• _Text block_
---+---

# Statistics and Data Science

## Overview

• Credit value: 30 credits at Level 7
• Convenor: Dr Mark Williams
• Assessment: online tests (40%) and two sets of long-form computing problems (60%)

## Module description

In this module we introduce you to the essential statistics and data analysis techniques that underpin modern bioinformatics. Most practical sessions focus on programming in R, which has become the key statistical analysis tool for bioinformatics. Building on this statistical foundation, we then introduce unsupervised and supervised machine learning approaches to data analysis. In later sessions, which assume some prior familiarity with Python, we also introduce other aspects of practical data science: data retrieval, cleaning, construction of relational databases and data visualisation.

### Indicative syllabus

• Descriptive statistics: measures of central tendency and variation
• Discrete probabilities
• Probability density functions
• Common probability distributions: Binomial, Poisson, Normal (Gaussian), Uniform
• Hypothesis testing: formulation of hypotheses for research question - null hypothesis, research/alternate hypothesis, power or tests, the problems of multiple testing
• Sample and distribution, distribution of sample mean, standard deviation of sample mean
• Central limit theorem
• Parametric tests for differences of mean and variance
• Non-parametric test for differences of median and differences of distribution
• Description of accuracy and precision: standard errors and confidence intervals
• Bootstrapping
• One-sample and two-sample tests for categorical (count) data
• One-way analysis of variance for differences of mean or median (ANOVA and Kruskal-Wallis)
• Correlation of numerical variables
• Linear regression: fitting models to data
• Exploratory data analysis
• Unsupervised and supervised machine learning
• Mayor data sources in bioinformatics and programmatic API access
• Approaches to data cleaning
• Data modelling and relational database design
• Database queries in SQL
• Data visualisation tools
• Features of the R and Python programming languages required to implement these methods

## Learning objectives

By the end of this module, you will be able to:

• show fluency in the application of a range of statistical ideas and recognise their utility in data analysis and decision making
• choose statistical methods appropriate for the analysis of a problem
• formulate hypothesis about data that can be tested using statistical tools
• show awareness of the assumption of statistical methods and be able to identify situations where the tools presented in the module are insufficient to analyse data
• use R to generate correct analyses in a variety of commonly encountered scenarios involving biological data
• identify relevant bioinformatic data sources and programmatically extract data from them
• clean data and impute missing data points with defined data points
• model data, and design and query a relational database populated with that data
• use R to generate correct statistical analyses in a variety of commonly encountered scenarios involving biological data
• use R and Python libraries to manipulate and visualise biological data
• select and use appropriate R or Python libraries to apply unsupervised and supervised machine learning methodologies to biological data.

---+---

• _Listed entries_
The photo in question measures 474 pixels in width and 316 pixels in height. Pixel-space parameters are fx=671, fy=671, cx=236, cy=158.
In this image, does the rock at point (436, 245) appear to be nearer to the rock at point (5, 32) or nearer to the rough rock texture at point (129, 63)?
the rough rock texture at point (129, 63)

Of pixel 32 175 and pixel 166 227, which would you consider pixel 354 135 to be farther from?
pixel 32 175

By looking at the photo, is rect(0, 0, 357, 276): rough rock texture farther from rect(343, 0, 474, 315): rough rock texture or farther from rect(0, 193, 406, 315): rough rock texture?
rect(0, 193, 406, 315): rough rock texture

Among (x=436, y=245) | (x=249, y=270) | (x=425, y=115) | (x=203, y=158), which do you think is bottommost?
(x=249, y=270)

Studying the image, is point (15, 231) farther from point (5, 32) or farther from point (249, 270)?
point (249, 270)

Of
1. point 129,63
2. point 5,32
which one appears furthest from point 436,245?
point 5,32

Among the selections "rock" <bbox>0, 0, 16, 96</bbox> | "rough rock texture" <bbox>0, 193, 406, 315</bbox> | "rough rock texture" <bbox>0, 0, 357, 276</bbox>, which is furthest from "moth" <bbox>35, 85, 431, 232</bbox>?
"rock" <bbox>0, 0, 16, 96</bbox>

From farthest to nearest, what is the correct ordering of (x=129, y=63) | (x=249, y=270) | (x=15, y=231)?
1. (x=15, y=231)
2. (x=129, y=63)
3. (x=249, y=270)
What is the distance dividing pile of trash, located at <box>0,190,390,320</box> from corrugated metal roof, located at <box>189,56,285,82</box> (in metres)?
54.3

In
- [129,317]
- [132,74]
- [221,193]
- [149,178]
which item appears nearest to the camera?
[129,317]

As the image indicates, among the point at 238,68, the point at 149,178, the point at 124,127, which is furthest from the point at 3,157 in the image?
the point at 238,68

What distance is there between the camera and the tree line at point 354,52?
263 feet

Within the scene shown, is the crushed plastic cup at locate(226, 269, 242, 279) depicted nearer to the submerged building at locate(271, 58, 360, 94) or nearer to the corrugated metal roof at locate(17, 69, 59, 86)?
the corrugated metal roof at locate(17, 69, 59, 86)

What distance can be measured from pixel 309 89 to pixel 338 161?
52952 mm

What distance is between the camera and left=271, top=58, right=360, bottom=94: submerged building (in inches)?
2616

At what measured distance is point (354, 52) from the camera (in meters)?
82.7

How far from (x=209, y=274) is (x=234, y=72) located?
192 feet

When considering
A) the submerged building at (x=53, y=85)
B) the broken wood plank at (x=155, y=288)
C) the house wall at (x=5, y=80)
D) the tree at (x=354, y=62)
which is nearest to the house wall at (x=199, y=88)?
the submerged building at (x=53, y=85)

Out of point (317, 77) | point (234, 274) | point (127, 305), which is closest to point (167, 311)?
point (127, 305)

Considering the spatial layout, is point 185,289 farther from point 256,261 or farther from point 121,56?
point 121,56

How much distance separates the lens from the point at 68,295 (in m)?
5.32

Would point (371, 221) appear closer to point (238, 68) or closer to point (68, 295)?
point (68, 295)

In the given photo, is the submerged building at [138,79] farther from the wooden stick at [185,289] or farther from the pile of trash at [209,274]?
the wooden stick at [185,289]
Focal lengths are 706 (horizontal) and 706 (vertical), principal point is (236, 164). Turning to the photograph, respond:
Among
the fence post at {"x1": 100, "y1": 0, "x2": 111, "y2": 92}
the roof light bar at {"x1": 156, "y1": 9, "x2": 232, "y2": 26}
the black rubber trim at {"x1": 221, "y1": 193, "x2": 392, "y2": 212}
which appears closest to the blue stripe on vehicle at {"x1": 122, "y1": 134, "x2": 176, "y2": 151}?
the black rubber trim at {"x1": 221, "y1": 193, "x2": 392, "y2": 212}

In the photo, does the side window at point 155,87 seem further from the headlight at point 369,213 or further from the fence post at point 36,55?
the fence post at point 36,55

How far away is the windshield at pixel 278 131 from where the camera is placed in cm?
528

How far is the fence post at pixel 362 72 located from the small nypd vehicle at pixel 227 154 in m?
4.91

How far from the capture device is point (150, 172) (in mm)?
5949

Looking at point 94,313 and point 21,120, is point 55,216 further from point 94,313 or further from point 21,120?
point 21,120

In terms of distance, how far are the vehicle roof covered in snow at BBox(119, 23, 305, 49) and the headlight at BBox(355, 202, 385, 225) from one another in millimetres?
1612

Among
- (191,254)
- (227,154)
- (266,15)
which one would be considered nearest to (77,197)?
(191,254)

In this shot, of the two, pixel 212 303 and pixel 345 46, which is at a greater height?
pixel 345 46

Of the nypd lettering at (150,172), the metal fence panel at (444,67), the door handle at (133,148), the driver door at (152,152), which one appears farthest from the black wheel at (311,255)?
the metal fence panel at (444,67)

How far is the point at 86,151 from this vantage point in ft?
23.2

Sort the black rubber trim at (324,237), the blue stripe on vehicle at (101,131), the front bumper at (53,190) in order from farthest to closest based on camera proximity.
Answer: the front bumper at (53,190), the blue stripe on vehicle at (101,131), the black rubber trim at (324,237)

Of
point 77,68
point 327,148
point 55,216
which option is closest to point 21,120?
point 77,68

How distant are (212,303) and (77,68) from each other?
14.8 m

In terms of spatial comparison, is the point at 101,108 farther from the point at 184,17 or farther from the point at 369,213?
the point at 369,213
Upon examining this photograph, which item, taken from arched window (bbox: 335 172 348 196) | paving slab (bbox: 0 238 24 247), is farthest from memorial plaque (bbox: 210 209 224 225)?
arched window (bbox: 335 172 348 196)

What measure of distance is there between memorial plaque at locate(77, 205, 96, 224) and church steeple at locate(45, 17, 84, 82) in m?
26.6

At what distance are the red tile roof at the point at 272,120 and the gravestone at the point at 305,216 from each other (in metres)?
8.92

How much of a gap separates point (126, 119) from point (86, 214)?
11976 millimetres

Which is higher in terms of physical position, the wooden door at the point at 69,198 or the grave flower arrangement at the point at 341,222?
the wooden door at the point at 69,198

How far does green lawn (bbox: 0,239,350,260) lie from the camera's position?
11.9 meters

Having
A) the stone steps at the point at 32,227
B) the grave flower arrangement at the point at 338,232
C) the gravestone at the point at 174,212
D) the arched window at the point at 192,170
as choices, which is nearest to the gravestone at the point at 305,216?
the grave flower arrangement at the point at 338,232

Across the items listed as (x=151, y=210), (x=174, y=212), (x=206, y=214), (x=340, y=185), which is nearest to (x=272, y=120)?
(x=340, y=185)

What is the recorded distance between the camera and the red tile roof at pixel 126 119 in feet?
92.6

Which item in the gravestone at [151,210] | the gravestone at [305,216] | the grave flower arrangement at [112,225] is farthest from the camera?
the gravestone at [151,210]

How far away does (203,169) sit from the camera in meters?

---+---

• _What is expected_
Could you reproduce, word for word, the part of the Statistics and Data Science module page that runs from "## Overview" up to and including "and data visualisation."?

• _Result for this exercise_
## Overview

• Credit value: 30 credits at Level 7
• Convenor: Dr Mark Williams
• Assessment: online tests (40%) and two sets of long-form computing problems (60%)

## Module description

In this module we introduce you to the essential statistics and data analysis techniques that underpin modern bioinformatics. Most practical sessions focus on programming in R, which has become the key statistical analysis tool for bioinformatics. Building on this statistical foundation, we then introduce unsupervised and supervised machine learning approaches to data analysis. In later sessions, which assume some prior familiarity with Python, we also introduce other aspects of practical data science: data retrieval, cleaning, construction of relational databases and data visualisation.